CONSIGNE 1 >> Recopiez à l'identique la portion des entrées qui s'ouvre sur la ligne contenant « Which is further » et se ferme sur la ligne contenant « 4. pixel 363 243 », ces deux lignes incluses.

TEXTE À LIRE >>
Copie authentique délivrée à :
- Me [F],
le 28.03.2024.
REPUBLIQUE FRANCAISE
COUR D'APPEL DE PAPEETE
Chambre Civile
Audience du 28 mars 2024
RG 23/00083 ;
Décision déférée à la Cour : ordonnance n° 23/51, rg n° 22/00199 du Juge des Référés du Tribunal Civil de Première Instance de Papeete du 27 février 2023 ;
Sur appel formé par requête déposée et enregistrée au greffe de la Cour d'appel le 17 mars 2023 ;
Appelante :
Mme [W] [C] épouse [J], née le 19 décembre 1952 à [Localité 4], de nationalité française, demeurant à [Localité 6], Lotissement Le Lotus parcelle C13 ;
Représentée par Me Mathieu LAMOURETTE, avocat au barreau de Papeete ;
Intimées :
La Sci Pink, immatriculée au Rcs de Papeete sous le n° Tpi 09 142 C, n° Tahiti 915 975 dont le siège social est sis à [Adresse 7], prise en la personne de son gérant : M. [K] [X] ;
La Sci Lotus 12, société civile immobilière inscrite au Rcs de Papeete sous le n° Tpi 19 17 C (D 12162) dont le siège social est sis à [Adresse 5], prise en la personne de ses gérants : M. [K] [X] et Mme [T] [E] ;
Représentées par Me Michèle MAISONNIER, avocat au barreau de Papeete ;
Ordonnance de clôture du 11 janvier 2024 ;
Composition de la Cour :
La cause a été débattue et plaidée en audience publique du 25 janvier 2024, devant Mme GUENGARD, président de chambre, Mme SZKLARZ et Mme MARTINEZ, conseillers, qui ont délibéré conformément à la loi ;
Greffier lors des débats : Mme SUHAS-TEVERO ;
Arrêt contradictoire ;
Prononcé par mise à disposition de l'arrêt au greffe de la Cour, les parties en ayant été préalablement avisées dans les conditions prévues au deuxième alinéa de l'article 264 du code de procédure civile de Polynésie française ;
Signé par Mme GUENGARD, président et par Mme SUHAS-TEVERO, greffier, à laquelle la minute de la décision a été remise par le magistrat signataire.
A R R E T,
EXPOSE DU LITIGE :
Par exploit signifié à personne le 14 août 2022 et requête déposée au greffe le 9 août de la même année Mme [W] [C] épouse [J], propriétaire du lot C13 du lotissement Lotus à Punaauia (Tahiti), a saisi le juge des référés du tribunal de première instance de Papeete d'une demande de démolition d'une construction dirigée contre la SCI Pink gérée par M. [K] [X], propriétaire du lot C4 voisin, au motif que cette construction aurait notamment été réalisée au mépris des règles du cahier des charges du lotissement.
La SCI Lotus 12, gérée par M. [K] [X] et Mme [T] [E], est intervenue volontairement à la procédure en qualité de propriétaire du lot C12 voisin de celui de Mme [W] [C] épouse [J].

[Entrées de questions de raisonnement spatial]

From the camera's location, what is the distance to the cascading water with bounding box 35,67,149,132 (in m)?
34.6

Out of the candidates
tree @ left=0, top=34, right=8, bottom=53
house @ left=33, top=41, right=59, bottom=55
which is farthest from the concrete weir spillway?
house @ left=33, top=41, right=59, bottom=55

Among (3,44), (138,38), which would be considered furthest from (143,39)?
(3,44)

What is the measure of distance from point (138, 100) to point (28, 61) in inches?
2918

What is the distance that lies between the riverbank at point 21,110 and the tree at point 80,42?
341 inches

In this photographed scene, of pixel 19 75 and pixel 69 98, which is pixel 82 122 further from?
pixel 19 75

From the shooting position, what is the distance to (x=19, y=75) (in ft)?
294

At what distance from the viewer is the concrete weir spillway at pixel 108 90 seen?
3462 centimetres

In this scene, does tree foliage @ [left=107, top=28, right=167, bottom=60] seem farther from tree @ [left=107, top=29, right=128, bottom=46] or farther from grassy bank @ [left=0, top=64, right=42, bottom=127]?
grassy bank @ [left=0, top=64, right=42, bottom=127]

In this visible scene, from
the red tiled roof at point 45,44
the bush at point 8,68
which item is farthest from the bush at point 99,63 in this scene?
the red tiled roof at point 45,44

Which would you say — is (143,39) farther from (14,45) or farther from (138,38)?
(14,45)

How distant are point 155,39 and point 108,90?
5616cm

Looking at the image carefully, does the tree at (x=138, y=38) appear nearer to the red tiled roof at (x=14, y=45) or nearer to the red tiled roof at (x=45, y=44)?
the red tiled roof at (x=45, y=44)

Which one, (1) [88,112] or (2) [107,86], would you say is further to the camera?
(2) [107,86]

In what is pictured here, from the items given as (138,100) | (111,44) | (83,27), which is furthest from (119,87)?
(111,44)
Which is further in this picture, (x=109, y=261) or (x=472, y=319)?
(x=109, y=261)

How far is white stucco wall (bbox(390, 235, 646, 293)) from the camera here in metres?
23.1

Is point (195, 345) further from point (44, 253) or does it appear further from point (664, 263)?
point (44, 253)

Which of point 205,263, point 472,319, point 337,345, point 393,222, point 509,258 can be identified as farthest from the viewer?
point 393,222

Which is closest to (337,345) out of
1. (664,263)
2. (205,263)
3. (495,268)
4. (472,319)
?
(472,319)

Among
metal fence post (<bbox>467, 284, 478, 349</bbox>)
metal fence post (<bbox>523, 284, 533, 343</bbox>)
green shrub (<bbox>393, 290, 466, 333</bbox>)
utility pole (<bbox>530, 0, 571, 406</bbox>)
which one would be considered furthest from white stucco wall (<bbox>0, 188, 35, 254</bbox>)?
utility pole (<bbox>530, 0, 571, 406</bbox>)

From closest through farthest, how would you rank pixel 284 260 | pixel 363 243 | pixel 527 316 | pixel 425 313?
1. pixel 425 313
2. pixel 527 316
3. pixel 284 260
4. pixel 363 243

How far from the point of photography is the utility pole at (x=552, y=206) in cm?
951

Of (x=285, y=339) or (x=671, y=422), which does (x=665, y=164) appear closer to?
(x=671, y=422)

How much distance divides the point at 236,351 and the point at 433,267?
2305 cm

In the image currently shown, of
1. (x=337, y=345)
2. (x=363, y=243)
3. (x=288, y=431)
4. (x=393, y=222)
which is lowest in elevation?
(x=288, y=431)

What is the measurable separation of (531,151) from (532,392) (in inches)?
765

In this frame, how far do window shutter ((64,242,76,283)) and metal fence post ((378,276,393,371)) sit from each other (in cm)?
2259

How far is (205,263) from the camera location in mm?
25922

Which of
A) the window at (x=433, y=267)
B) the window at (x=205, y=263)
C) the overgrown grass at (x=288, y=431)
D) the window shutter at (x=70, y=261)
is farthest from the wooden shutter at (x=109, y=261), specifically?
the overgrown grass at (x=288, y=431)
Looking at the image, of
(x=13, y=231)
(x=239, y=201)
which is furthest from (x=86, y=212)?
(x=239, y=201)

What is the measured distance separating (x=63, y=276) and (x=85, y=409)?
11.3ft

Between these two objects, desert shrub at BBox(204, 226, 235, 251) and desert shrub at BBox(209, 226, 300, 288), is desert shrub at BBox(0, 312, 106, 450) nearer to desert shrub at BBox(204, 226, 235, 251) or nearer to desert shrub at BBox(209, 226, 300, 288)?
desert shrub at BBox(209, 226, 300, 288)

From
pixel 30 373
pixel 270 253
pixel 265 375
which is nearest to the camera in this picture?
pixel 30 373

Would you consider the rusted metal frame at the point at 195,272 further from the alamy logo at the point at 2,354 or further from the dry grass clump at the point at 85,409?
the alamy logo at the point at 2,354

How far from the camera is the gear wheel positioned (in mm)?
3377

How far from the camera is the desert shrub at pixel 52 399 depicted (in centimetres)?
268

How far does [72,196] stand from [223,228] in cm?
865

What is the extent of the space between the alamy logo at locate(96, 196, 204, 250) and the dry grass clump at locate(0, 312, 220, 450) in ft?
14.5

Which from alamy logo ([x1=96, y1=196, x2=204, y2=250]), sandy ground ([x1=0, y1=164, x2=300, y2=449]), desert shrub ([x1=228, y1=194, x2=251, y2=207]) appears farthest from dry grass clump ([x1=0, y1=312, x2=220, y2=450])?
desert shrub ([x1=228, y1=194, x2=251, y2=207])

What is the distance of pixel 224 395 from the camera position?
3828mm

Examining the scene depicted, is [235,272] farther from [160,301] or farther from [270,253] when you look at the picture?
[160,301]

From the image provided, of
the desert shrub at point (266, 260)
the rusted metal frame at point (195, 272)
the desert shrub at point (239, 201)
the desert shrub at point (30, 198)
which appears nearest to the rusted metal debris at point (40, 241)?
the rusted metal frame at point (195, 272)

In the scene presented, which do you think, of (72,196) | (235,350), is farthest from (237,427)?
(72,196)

CONSIGNE 2 >> Poursuivez l'arrêt de la cour d'appel de Papeete à la suite de sa dernière phrase.

RÉPONSE 1 >>
Which is further in this picture, (x=109, y=261) or (x=472, y=319)?
(x=109, y=261)

How far is white stucco wall (bbox(390, 235, 646, 293)) from the camera here in metres?
23.1

Is point (195, 345) further from point (44, 253) or does it appear further from point (664, 263)?
point (44, 253)

Which of point 205,263, point 472,319, point 337,345, point 393,222, point 509,258 can be identified as farthest from the viewer?
point 393,222

Which is closest to (337,345) out of
1. (664,263)
2. (205,263)
3. (495,268)
4. (472,319)
?
(472,319)

Among
metal fence post (<bbox>467, 284, 478, 349</bbox>)
metal fence post (<bbox>523, 284, 533, 343</bbox>)
green shrub (<bbox>393, 290, 466, 333</bbox>)
utility pole (<bbox>530, 0, 571, 406</bbox>)
which one would be considered furthest from white stucco wall (<bbox>0, 188, 35, 254</bbox>)?
utility pole (<bbox>530, 0, 571, 406</bbox>)

From closest through farthest, how would you rank pixel 284 260 | pixel 363 243 | pixel 527 316 | pixel 425 313?
1. pixel 425 313
2. pixel 527 316
3. pixel 284 260
4. pixel 363 243

RÉPONSE 2 >>
Lors de l'audience du 6 février 2023, l'affaire a été mise en délibéré au 27 février suivant.
Par ordonnance contradictoire en date du 27 février 2023 le juge des référés du tribunal de première instance de Papeete a :
Rejeté la demande d'incompétence du juge des référés ;
Débouté Mme [W] [C] épouse [J] de sa demande de démolition dirigée contre la SCI Pink ;
Débouté la SCI Pink et la SCI Lotus 12 de leur demande de changement de toiture dirigée contre Mme [W] [C] épouse [J] ;
Rejeté les demandes de condamnation au titre des frais irrépétibles ;
Laissé les dépens à la charge des parties qui les ont exposés.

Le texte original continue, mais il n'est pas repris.